### Document passage
— START —

Conservatives are thrilled about yesterday’s court decision regarding the CFPB. Here’s Iain Murray:

In a rare victory for the Constitution and American political tradition, the US Court of Appeals from the DC Circuit today found that the Consumer Financial Protection Bureau was “structurally unconstitutional.” The offending structure consists of an independent agency with a single, all-powerful executive director. The Court found that structure fell between two stools — an agency with a single head needs to be accountable to the President, while an independent agency needs to have internal checks and balances by having a multi-member commission format like the SEC and others.

This judgment echoes the arguments the Competitive Enterprise Institute and its co-plaintiffs have been making in a separate court case, where my colleague Hans Bader argued, “The Consumer Financial Protection Bureau’s lack of checks and balances violates the Constitution’s separation of powers. Its director is like a czar. He is not accountable to anyone, and can’t be fired even if voters elect a president with different ideas about how to protect consumers.

There’s no telling if this ruling will hold up on appeal, but if it does, the CFPB director will now serve at the pleasure of the president. This means that President Trump could fire Jeopardy champion Richard Cordray and instead install Apprentice champion Omarosa to oversee America’s financial industry. Luckily, it appears we will be spared that indignity.

— END —

Spatial relation data

— START —

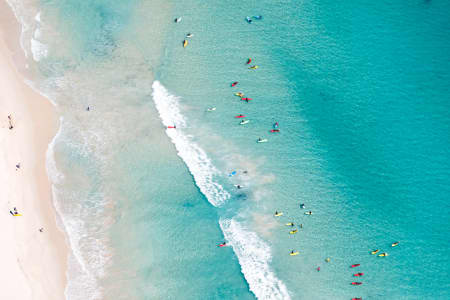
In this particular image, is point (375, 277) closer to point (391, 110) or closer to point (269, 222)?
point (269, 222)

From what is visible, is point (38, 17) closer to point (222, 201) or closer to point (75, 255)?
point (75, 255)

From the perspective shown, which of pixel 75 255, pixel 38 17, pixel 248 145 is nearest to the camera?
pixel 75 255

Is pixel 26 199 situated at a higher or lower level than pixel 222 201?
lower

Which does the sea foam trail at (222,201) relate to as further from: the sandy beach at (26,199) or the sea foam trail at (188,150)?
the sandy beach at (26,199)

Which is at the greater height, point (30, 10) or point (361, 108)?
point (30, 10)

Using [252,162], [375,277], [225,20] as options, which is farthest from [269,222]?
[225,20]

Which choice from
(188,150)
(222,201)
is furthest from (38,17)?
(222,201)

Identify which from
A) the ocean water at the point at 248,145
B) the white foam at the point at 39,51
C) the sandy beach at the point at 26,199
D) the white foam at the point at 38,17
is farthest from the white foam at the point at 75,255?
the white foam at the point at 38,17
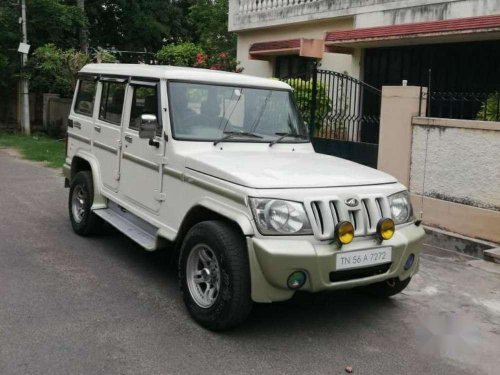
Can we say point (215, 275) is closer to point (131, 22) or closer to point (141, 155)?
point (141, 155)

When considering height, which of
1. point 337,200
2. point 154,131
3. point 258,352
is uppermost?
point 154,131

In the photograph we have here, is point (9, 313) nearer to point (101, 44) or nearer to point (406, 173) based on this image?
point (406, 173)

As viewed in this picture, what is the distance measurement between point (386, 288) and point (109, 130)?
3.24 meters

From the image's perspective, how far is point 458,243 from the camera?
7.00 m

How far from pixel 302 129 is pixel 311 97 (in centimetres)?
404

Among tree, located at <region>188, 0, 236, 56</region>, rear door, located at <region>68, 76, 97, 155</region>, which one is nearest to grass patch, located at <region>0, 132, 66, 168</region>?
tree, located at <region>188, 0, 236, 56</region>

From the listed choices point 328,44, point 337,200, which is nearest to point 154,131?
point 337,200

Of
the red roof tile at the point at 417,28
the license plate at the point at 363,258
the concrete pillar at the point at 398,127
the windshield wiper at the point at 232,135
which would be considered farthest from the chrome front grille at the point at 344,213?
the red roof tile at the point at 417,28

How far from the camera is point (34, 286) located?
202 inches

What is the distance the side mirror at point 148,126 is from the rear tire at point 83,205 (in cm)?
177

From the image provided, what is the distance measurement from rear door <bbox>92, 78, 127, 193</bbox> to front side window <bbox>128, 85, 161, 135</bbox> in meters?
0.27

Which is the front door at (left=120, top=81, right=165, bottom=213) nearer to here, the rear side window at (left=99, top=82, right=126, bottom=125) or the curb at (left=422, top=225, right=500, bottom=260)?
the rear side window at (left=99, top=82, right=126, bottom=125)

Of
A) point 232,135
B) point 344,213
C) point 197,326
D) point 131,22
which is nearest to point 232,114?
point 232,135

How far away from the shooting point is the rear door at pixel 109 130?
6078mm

— END —

### Stated task 1
In the passage on the CFPB court decision, what format does the court say an independent agency needs in order to have internal checks and balances?
### Stated task 2
Update the passage on the CFPB court decision: reproduce the stretch from "This judgment echoes" through "to protect consumers." with "czar" changed to "monarch".

### Complete answer 1
A multi-member commission format like the SEC and others.

### Complete answer 2
This judgment echoes the arguments the Competitive Enterprise Institute and its co-plaintiffs have been making in a separate court case, where my colleague Hans Bader argued, “The Consumer Financial Protection Bureau’s lack of checks and balances violates the Constitution’s separation of powers. Its director is like a monarch. He is not accountable to anyone, and can’t be fired even if voters elect a president with different ideas about how to protect consumers.